• Texto para análise
Com esteio numa pretensa confissão do Autor relativamente à essencialidade dos factos constantes daquela peça administrativa, a Ré reagiu recursoriamente para a Relação, pretendendo ver reconhecida essa confissão e a consequente justa causa do despedimento operado.
Viu, porém, rejeitada essa sua tese, sob o duplo fundamento de que a recorrente não especificara os concretos pontos de facto tidos por incorrectamente julgados e, ademais, porque os documentos coligidos se reportavam a “...uma factualidade substancialmente diferente da vertida na nota de culpa, estando, assim, esta longe de se poder considerar como confessada, quer na resposta à nota de culpa, quer nesse documento de fls. 8 do processo disciplinar”.
Mantendo incólume a factualidade atendível, limitou-se a Relação a confirmar a sentença apelada, cuja revogação exigia, por necessário, a alteração dessa factualidade.
Na presente revista, a Ré retoma integralmente a tese que já veiculara na apelação.
Deste jeito, o objecto do vertente recurso pressupõe a análise de duas questões, concretamente as de saber:
1ª - se se verificou, por parte do Autor, a confissão extrajudicial da essencialidade dos factos que lhe eram imputados na nota de culpa;
2ª - em caso afirmativo, se o Autor for despedido com justa causa. 3-2-1
Como dissemos, começou a Relação por observar que a Ré não cumprira integralmente os ónus previstos no artigo 690.º-A do Código de Processo Civil, visto que não elencou os concretos pontos de facto que considerava incorrectamente julgados.
Mas, se assim o entendia, cabia-lhe rejeitar, sem mais, o recurso na específica vertente da impugnação factual, visto ser essa a cominação estabelecida para a invocada omissão.
Como não o fez – e avançou para o concreto conhecimento da questão colocada – torna-se irrelevante que a Ré não haja censurado, na presente revista, aquele específico fundamento do Acórdão.
Ainda assim, e porque a matéria sob análise é de conhecimento oficioso, não deixaremos de lhe dedicar a devida pronúncia.
Na sequência da admissibilidade do registo das provas produzidas em audiência de julgamento, visando garantir um efectivo segundo grau de jurisdição na apreciação da matéria de facto, o D.L. n.º 39/95, de 15 de Fevereiro, veio aditar o assinalado artigo 690.º-A, impondo ao recorrente, quando esteja em causa a impugnação da decisão factual, um específico ónus de alegação, no que respeita à delimitação do recurso e à sua motivação (cfr. parte preambular do diploma).
Na parte ora útil, dispõe o sobredito preceito:
“1 – Quando se impugne a decisão proferida sobre a matéria de facto, deve o recorrente obrigatoriamente especificar, sob pena de rejeição:
a) quais os concretos pontos de facto que considera incorrectamente julgados;
b) quais os concretos meios probatórios, constantes do processo ou do registo ou gravação nele realizada, que impunham decisão sobre os pontos da matéria de facto impugnados diversa da recorrida.

• Material recolhido

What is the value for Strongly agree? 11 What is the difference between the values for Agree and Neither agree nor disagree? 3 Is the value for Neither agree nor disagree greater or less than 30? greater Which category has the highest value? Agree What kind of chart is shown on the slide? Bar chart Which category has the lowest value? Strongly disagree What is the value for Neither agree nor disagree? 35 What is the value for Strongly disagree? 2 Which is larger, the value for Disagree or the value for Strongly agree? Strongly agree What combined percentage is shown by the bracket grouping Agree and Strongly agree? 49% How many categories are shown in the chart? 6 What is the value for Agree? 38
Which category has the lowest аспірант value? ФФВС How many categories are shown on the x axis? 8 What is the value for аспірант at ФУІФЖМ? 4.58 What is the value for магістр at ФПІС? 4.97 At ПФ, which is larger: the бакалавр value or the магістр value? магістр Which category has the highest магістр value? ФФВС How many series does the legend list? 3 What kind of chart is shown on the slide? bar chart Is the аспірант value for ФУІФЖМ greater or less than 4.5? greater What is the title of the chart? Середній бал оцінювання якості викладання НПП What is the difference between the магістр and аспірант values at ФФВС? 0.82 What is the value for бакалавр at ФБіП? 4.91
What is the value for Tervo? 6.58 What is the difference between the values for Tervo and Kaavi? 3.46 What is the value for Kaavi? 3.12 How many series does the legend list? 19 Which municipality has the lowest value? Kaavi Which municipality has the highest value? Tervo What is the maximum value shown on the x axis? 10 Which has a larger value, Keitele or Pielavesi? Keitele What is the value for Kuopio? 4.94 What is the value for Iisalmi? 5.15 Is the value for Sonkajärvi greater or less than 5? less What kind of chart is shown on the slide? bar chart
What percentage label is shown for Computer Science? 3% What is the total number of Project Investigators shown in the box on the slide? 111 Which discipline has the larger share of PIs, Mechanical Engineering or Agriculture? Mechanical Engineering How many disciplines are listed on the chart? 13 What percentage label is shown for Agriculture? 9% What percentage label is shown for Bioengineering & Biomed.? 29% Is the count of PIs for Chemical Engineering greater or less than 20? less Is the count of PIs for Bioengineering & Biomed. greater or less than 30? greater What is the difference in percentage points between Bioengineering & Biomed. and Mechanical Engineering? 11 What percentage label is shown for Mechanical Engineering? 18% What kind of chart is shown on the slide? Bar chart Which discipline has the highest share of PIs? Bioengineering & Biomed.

• Conjunto de exercícios
1. Responda às perguntas sobre o texto para análise:
(a) Que diploma veio aditar o artigo 690.º-A?
(b) A Relação confirmou ou revogou a sentença apelada?
(c) Segundo a alínea a) do preceito transcrito, o que deve o recorrente especificar?
2. Prossiga o texto sobre o recurso da Ré a partir do ponto em que termina.

• Respostas
1.
(a) O D.L. n.º 39/95, de 15 de Fevereiro.
(b) Confirmou-a.
(c) Quais os concretos pontos de facto que considera incorrectamente julgados.

2.
2- (...)”.
Desde logo, cabe referir que não foi elaborada Base Instrutória, o que, de algum modo, não deixa de aliviar, em termos de precisão, o ónus alegatório previsto na transcrita alínea a).
Mister é que, nesse caso, o recorrente não deixe o tribunal perante dúvidas sobre a sua concreta censura.
A alegação da Ré no seu recurso para a 2.ª instância, não sendo um modelo de perfeição neste domínio, permite alcançar, ainda assim e de forma suficientemente perceptível, o seu desiderato.
Na verdade, o que a Ré pretende é ver dado como provado que o Autor viciou o selo aposto no passe da cliente BB, não já através da sua reprodução mecânica, como constava da nota de culpa, mas através da apropriação indevida do próprio selo, que pertencia ao passe de um outro cliente, para, de seguida, o vender à referida BB, validando-o para o mês de Junho de 2005 e apropriando-se do montante correspondente.
Em suma, pretende a recorrente que ficou provado o núcleo essencial da acusação que conduziu ao despedimento do Autor: a venda ilícita de uma senha, com apropriação do respectivo preço.
Quanto ao meio probatório invocado a favor dessa reclamada alteração factual, nenhuma dúvida se suscita: esse meio reconduz-se à confissão do próprio Autor, consubstanciada na resposta à nota de culpa e no documento de fls. 8.
Nenhuma razão se vislumbra, pois, para rejeitar o recurso com o analisado fundamento. 3-2-2
Antes de enfrentar a censura da recorrente, cabe recordar, em termos gerais, os poderes de sindicância que nos são conferidos nesta matéria.
Sendo aqui já aplicável o n.º 6 do artigo 712.º do Código de Processo Civil (artigos 8.º n.º 2 e 9.º do D.L. nº 375-A/99, de 20 de Setembro), que veda o recurso para o Supremo das decisões da Relação proferidas ao abrigo dos números precedentes daquele preceito, torna-se evidente que não nos cabe censurar se o Tribunal “a quo” fez um bom ou mau uso dos poderes correspondentes, a menos que essa censura decorra dos poderes próprios que o Supremo também possui em matéria de facto.
Esses poderes vêm previstos no artigo 722.º n.º 2 do referido compêndio, que assim estatui:
“O erro na apreciação das provas e na fixação dos factos materiais da causa não pode ser objecto de recurso de revista, salvo havendo ofensa de uma disposição expressa da lei que exija certa espécie de prova para a existência do facto ou que fixe a força de determinado meio de prova”.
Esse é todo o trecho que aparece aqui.